皆でつながることがしあわせを生む。トセパンの皆が大切にし、原動力としてきた信念。それはどのようにして育まれてきたのでしょう。
トセパン組合の誕生
トセパンが設立される以前、この地域一体は政府の活動対象外でした。国からの予算は割り当てられない極貧地域の無法地帯で、地域の大土地所有者や仲買人は生産物を安く買いたたき利益を独占していました。
貧困に陥っていた地域住民は、状況を変えようと立ち上がります。その中心にいたドン・ルイスさんは、先住民とともにアグロフォレストリーを再生させ、地域に豊かな森を取り戻しました。また、適正価格で生産物を買い上げ、生活必需品を安価で販売することで、生産者の暮らしを極貧状態から脱却させていきました。

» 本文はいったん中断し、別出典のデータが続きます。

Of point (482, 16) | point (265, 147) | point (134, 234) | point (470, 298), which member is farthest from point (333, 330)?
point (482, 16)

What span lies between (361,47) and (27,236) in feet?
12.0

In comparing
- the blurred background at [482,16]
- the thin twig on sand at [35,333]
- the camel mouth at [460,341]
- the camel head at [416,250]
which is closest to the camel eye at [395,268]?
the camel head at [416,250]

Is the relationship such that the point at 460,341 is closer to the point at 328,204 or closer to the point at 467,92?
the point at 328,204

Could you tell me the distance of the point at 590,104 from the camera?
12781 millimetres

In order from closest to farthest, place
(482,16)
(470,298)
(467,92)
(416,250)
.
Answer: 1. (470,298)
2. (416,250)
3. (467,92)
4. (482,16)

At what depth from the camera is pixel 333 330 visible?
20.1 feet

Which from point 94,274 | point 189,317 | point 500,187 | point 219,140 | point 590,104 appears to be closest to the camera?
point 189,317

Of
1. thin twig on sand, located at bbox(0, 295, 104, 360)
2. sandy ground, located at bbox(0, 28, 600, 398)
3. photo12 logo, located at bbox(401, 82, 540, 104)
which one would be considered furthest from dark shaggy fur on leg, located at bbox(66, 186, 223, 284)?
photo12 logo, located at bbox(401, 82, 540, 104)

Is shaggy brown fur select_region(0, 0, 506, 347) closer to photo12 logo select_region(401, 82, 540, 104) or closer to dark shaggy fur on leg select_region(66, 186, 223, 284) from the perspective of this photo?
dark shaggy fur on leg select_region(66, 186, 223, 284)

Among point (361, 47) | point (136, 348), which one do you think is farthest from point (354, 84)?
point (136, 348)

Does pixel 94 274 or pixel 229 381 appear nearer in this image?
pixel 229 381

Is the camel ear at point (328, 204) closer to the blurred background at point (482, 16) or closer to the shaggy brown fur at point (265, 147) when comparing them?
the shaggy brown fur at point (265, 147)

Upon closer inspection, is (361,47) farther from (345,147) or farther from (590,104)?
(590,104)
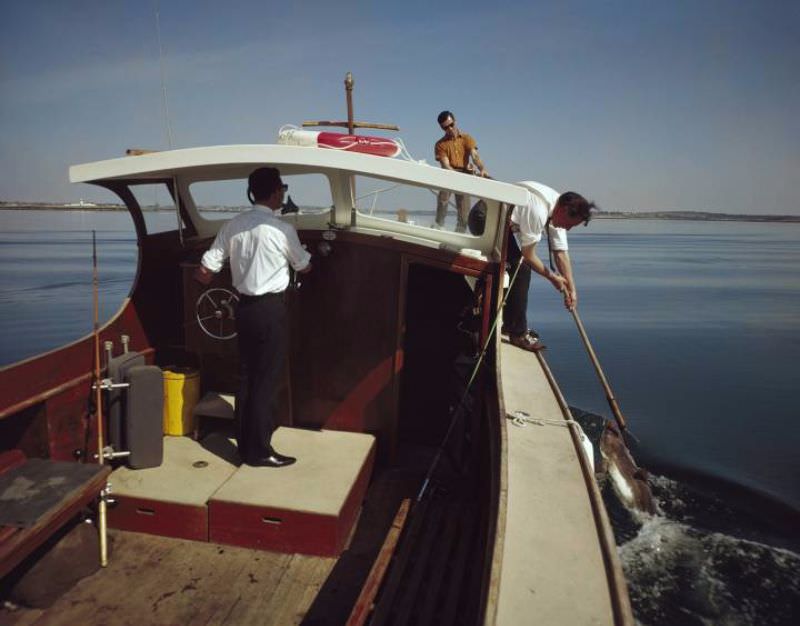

森を守る「アグロフォレストリー」と持続可能な地域づくりのモデル
こうしたトセパンの活動はメキシコ国内外で評価を受けました。そして2018年12月に発足したロペス・オブラドール大統領率いる新政権において、当時トセパンのスタッフであったマリア・ルイサさんが、ビエンエスタール省の大臣に指名されることになりました。
ビエンエスタール省は、地域開発、農業、雇用など多様な分野で様々な政策を行っています。その重要政策の1つが「センブランド・ヴィダ(いのちの種をまく)」というアグロフォレストリーを普及させる国家プロジェクトです。
これは、メキシコ国内100万ヘクタールの土地でアグロフォレストリーを実践し、農村地域に暮らす人たちの貧困を解決するという目的を持っています。そしてこの取り組みは、いまやメキシコ全土だけでなく、エルサルバドルやグアテマラ、ホンジュラスの中米諸国にも広がり始めているのです。
トセパン協同組合の紹介映像
トセパン協同組合の多様な活動がよくわかります。日本語字幕付きですので、どうぞご覧ください。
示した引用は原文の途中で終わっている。